Dava konusu Yönetmeliğin 13. ve 14. Maddelerinde proje okullarına atanacak öğretmen ve yöneticilere ilişkin atama usulüne yer verilmiştir. Hükümler aynen;

Öğretmen atama

MADDE 13 – (1) Bu Yönetmelikte aranan şartları taşıyan öğretmenler arasından eğitim kurumunun bağlı bulunduğu genel müdürlüğün inhası, İnsan Kaynakları Genel Müdürlüğünün teklifi ve Bakanın onayı ile dört yıllığına atama yapılır. Eğitim kurumunun bağlı bulunduğu genel müdürlükçe belirlenen kriterlere göre görevinde başarı gösteren öğretmenlerin görev süresi ilk atamadaki usulle dört yıl daha uzatılabilir.

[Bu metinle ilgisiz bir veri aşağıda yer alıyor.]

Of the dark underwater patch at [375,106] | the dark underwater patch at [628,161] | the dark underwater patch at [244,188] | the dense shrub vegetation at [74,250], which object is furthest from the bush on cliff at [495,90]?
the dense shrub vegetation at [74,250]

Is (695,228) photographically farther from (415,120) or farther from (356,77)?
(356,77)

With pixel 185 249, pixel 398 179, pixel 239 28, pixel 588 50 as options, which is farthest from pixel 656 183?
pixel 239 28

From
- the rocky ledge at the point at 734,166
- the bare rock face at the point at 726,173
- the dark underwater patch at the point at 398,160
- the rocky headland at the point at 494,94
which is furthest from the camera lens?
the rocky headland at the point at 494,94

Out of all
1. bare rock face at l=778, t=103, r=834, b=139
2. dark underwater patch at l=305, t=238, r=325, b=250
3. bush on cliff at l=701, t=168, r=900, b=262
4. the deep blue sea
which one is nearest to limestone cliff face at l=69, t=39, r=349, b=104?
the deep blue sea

 (2) Proje okullarına 2547 sayılı Yükseköğretim Kanununun 38 inci maddesine göre öğretim elemanları ders vermek üzere görevlendirilebilir. Görevlendirilecek öğretim elemanlarında bu Yönetmelikte belirtilen şartlar aranmaz.

Yöneticiliğe görevlendirme

MADDE 14 – (1) Bu Yönetmelikte aranan şartları taşıyan yöneticiler arasından eğitim kurumunun bağlı bulunduğu genel müdürlüğün inhası, İnsan Kaynakları Genel Müdürlüğünün teklifi ve Bakanın onayı ile dört yıllığına görevlendirme yapılır. Eğitim kurumunun bağlı bulunduğu genel müdürlükçe belirlenen kriterlere göre görevinde başarı gösterenlerin görev süresi ilk görevlendirmedeki usulle dört yıl daha uzatılabilir.

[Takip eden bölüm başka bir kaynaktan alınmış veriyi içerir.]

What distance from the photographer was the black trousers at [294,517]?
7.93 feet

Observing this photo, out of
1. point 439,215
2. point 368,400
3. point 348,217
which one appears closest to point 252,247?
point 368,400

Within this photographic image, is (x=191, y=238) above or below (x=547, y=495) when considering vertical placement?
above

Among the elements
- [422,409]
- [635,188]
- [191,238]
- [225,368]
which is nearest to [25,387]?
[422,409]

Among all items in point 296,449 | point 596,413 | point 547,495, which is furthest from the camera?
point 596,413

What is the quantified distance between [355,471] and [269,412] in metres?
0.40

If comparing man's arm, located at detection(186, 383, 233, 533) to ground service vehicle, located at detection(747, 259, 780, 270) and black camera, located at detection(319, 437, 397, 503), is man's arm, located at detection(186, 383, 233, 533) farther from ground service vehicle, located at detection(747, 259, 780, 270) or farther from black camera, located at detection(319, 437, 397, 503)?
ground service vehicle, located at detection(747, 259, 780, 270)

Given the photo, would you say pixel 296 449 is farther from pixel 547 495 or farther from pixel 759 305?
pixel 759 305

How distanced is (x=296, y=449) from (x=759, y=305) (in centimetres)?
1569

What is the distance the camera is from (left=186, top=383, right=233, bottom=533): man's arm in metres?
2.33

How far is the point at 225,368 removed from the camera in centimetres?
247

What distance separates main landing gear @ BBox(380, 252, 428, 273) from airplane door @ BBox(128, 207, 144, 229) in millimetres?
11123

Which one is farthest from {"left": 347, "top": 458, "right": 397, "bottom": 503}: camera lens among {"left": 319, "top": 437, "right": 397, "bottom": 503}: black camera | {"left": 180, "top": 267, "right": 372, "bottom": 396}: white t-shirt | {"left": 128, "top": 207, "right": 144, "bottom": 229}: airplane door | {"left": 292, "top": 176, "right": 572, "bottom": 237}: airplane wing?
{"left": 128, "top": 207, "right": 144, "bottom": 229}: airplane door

(2) Proje okullarına en az doktora düzeyine sahip olmak kaydıyla 2547 sayılı Yükseköğretim Kanununun 38 inci maddesine göre öğretim üyeleri yönetici olarak görevlendirilebilir. Görevlendirilecek öğretim üyelerinde bu Yönetmelikte belirtilen şartlar aranmaz.

şeklinde düzenlenmiştir.

Söze konu hükme göre öğretmen ve yönetici atamalarının, genel müdürlüğün inhası, İnsan Kaynakları Genel Müdürlüğünün teklifi ve Bakanın onayı ile yapılması öngörülmüş ve görev süresinin uzatılması da aynı usullere bağlanmıştır.

Görüleceği üzere düzenleme, tam bir “torpil” düzenin işleyebilmesine imkan sağlayan, hiçbir somut kriter öngörmeyen, duyuru yapmaya gerek görmeyen, başvuru kabul etmeyen yarışma sınavının olmadığı, memuriyet hukukun temeli kariyer ve liyakat ilkelerinin “yanından geçmeyen” bir atama usulü öngörmektedir.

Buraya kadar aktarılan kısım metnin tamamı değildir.